Decker will direct Horizon’s concert performance of Into the Woods featuring many returning cast members from the theater’s 2015 production of Stephen Sondheim’s convoluted fairy tale. A celebration of Horizon’s 15-year history, the three performances run Sept. 27 through Sept. 29, with a preshow gala on Saturday.

A rising star, nationally

Nationally, American Theatre magazine has named Bang-Jensen as one of six “theatre workers” to know. She was one of eight people accepted into the Theatre Communication Group’s Leadership program, funded by the Andrew W. Mellon Foundation, for individuals who represent the future of American theater. She is also the recipient of this year’s Next Stage Director’s Fellowship from the Drama League, a directors’ organization in New York.

In Philadelphia, Bang-Jensen has produced and directed shows at FringeArts, Philadelphia Theatre Company, the Wilma Theater, Pig Iron Theatre Company, and the Painted Bride. She’s a graduate of Swarthmore College and senior lecturer at the University of the Arts.

In the spring, she’s slated to direct Philadelphia Theatre Company’s production of The Wolves. In May, FringeArts will stage Bang-Jensen’s Boy Project, drawn from months of story circles and outreach to boys, age 12 to 15, asking them to imagine becoming men.

Last year for Pig Iron she cocreated The Caregivers with home health aides and hospice workers. “We gave them a master class in acting and they gave us a master class in caregiving,” she said. As Bang-Jensen moves into her role shaping future seasons for Theatre Horizon, she hopes to create something similar in Norristown, drawing on the life of the community.

She said she’ll start by listening. “I really want to offer everyone access to storytelling,” she said. “What are the stories we are telling and why? How can we do so with joy and humor? How we can empower regular citizens to have opportunities for art? How can we reimagine what already exists and offer other ways of being together?

“I’m an idealist,” she said. “I want to try to make theater for the America I want to be part of."

Bang-Jensen takes over a thriving entity with a million dollars in revenues, a strong educational component, and a commitment to collaboration.

Educationally, Horizon runs an autism drama program. “One mother brings her son here every Saturday from Virginia so he can participate in the program,” Bang-Jensen said. Horizon also provides theater programming at a preschool and at Stewart Middle School in Norristown.

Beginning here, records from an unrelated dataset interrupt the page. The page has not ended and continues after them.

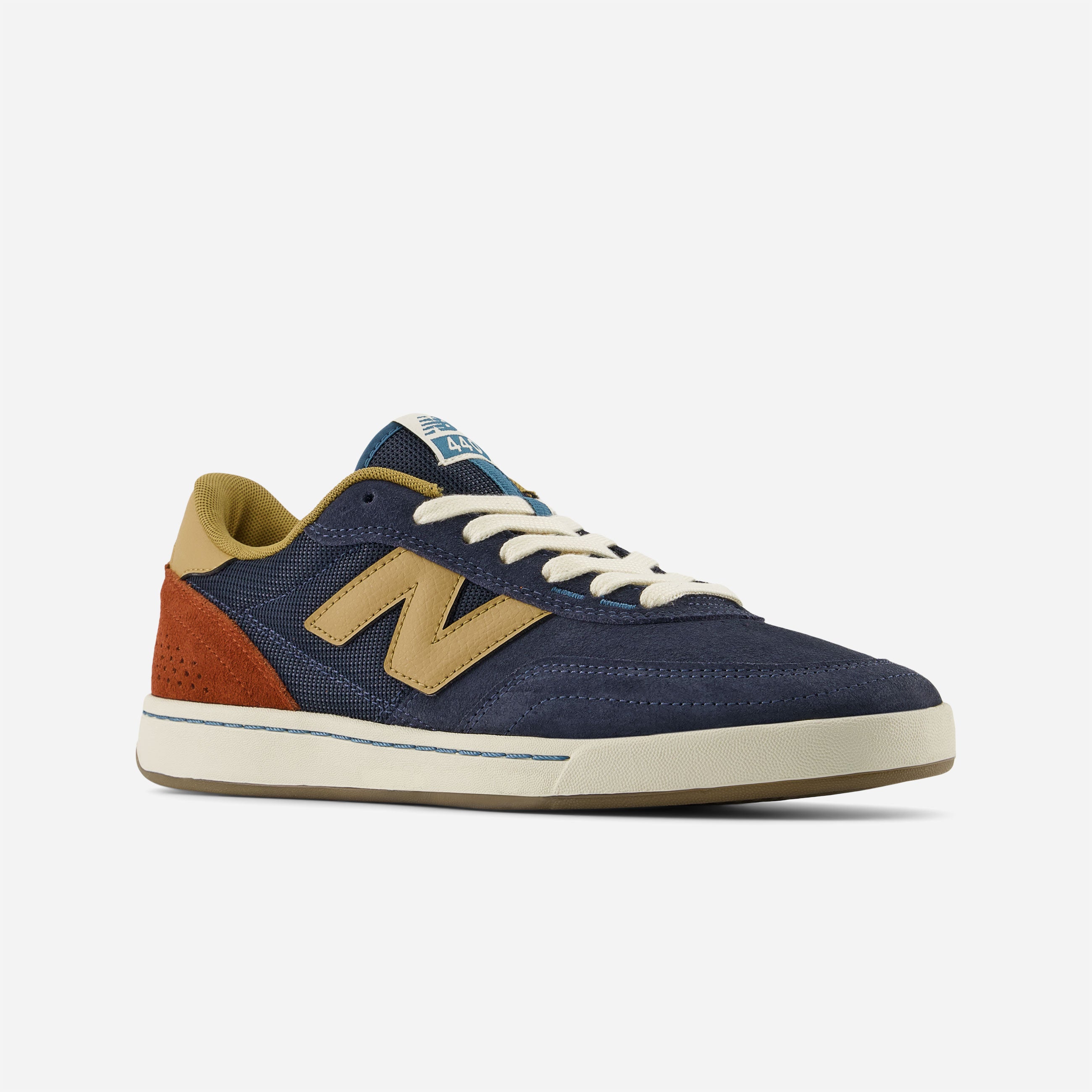 New Balance Numeric - NM 440 V2 - Eclipse/Great Plains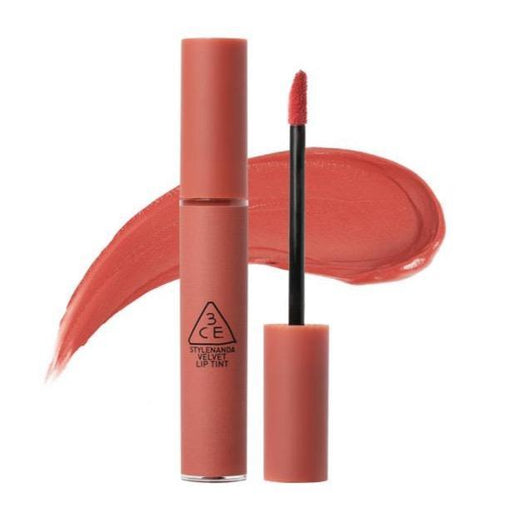 Velvet Luxe Lip Tint in #GOING RIGHT - Dreamy Comfort & Bold Hue - 4g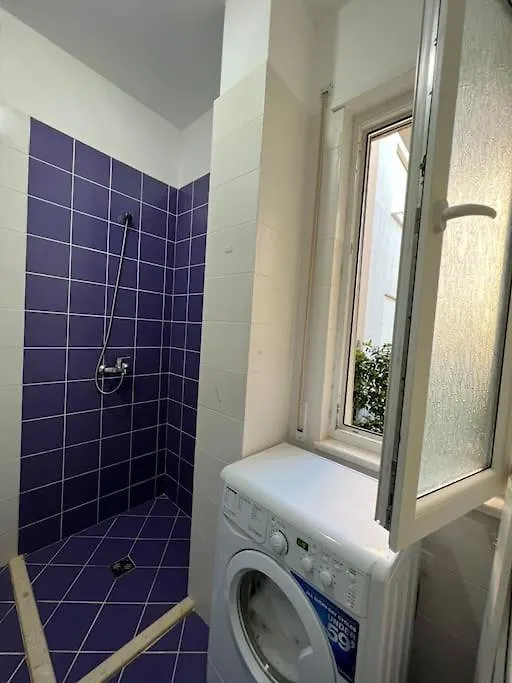 Dom wakacyjny Willa Casa Al Mare, Lura 3 Gjiri I Lalzit Plazhi San Pietro Albania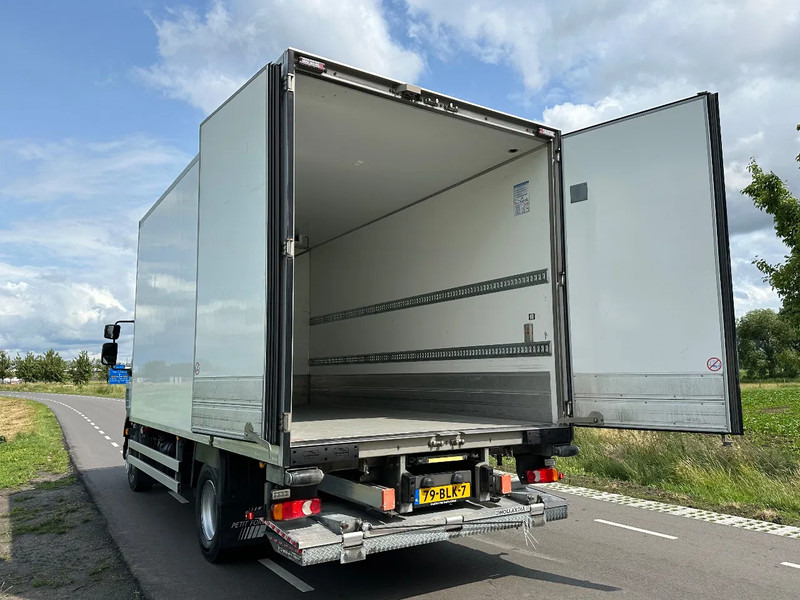 DAF LF 210 LF210.14. EURO6. 2018. KOELBAKWAGEN MET LAADKLEP 2000kg - شاحنة ذات مبرد: صورة 3 DAF LF 210 LF210.14. EURO6. 2018. KOELBAKWAGEN MET LAADKLEP 2000kg - شاحنة ذات مبرد: صورة 3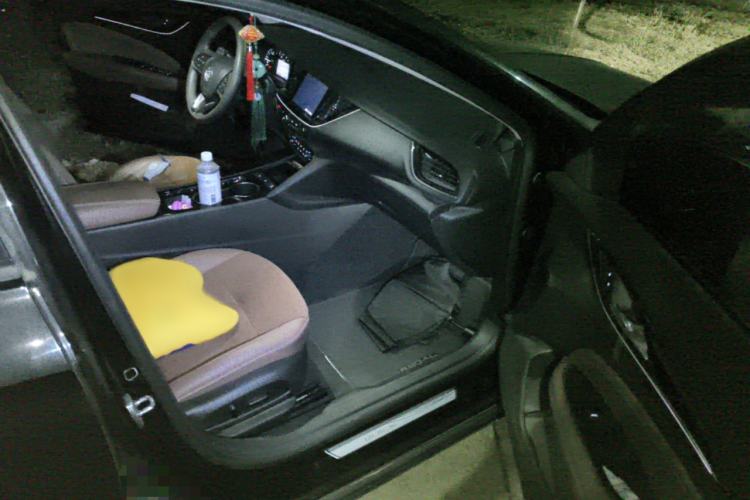 Used Buick Regal 2022 552T Smart Edition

Collaboration shows up in Theatre Horizon’s fall lineup on Oct. 11, when Power Street Theatre Company’s production of MinorityLand moves from Norris Square in Philadelphia to Norristown in Montgomery County.

Written by Dominican-American playwright and performer Erlina Ortiz, Power Street’s resident playwright, MinorityLand describes what happens when a local university decides to expand into the barrio. The play opens Sept. 25 in Power Street’s home performing space at West Kensington Ministry, a Presbyterian church on Norris Square, running through Oct. 5 before heading to Norristown.

Linking both groups are partnerships with Norristown-based ACLAMO, Accion Comunal Latinoamericana de Montgomery County, the Latin American Community Action of Montgomery County.

For Power Street, Bang-Jensen said, the collaboration means a chance to work on a larger stage. For Horizon, it’s an opportunity to build connections with Norristown’s LatinX community.

Another collaboration, way less serious, is Theatre Horizon’s production of The Hound of Baskervilles, a comic parody of one of Sir Conan Doyle’s most celebrated Sherlock Holmes novels. First stop? Delaware Theatre Company in Wilmington, where it runs through Sept. 29. By sharing production costs, the two theaters, which don’t compete for the same ticket-buyers, can stretch limited resources.

Besides, “people need extra laughter in their days,” Bang-Jensen said. “It felt like a good time to do a funny mystery.”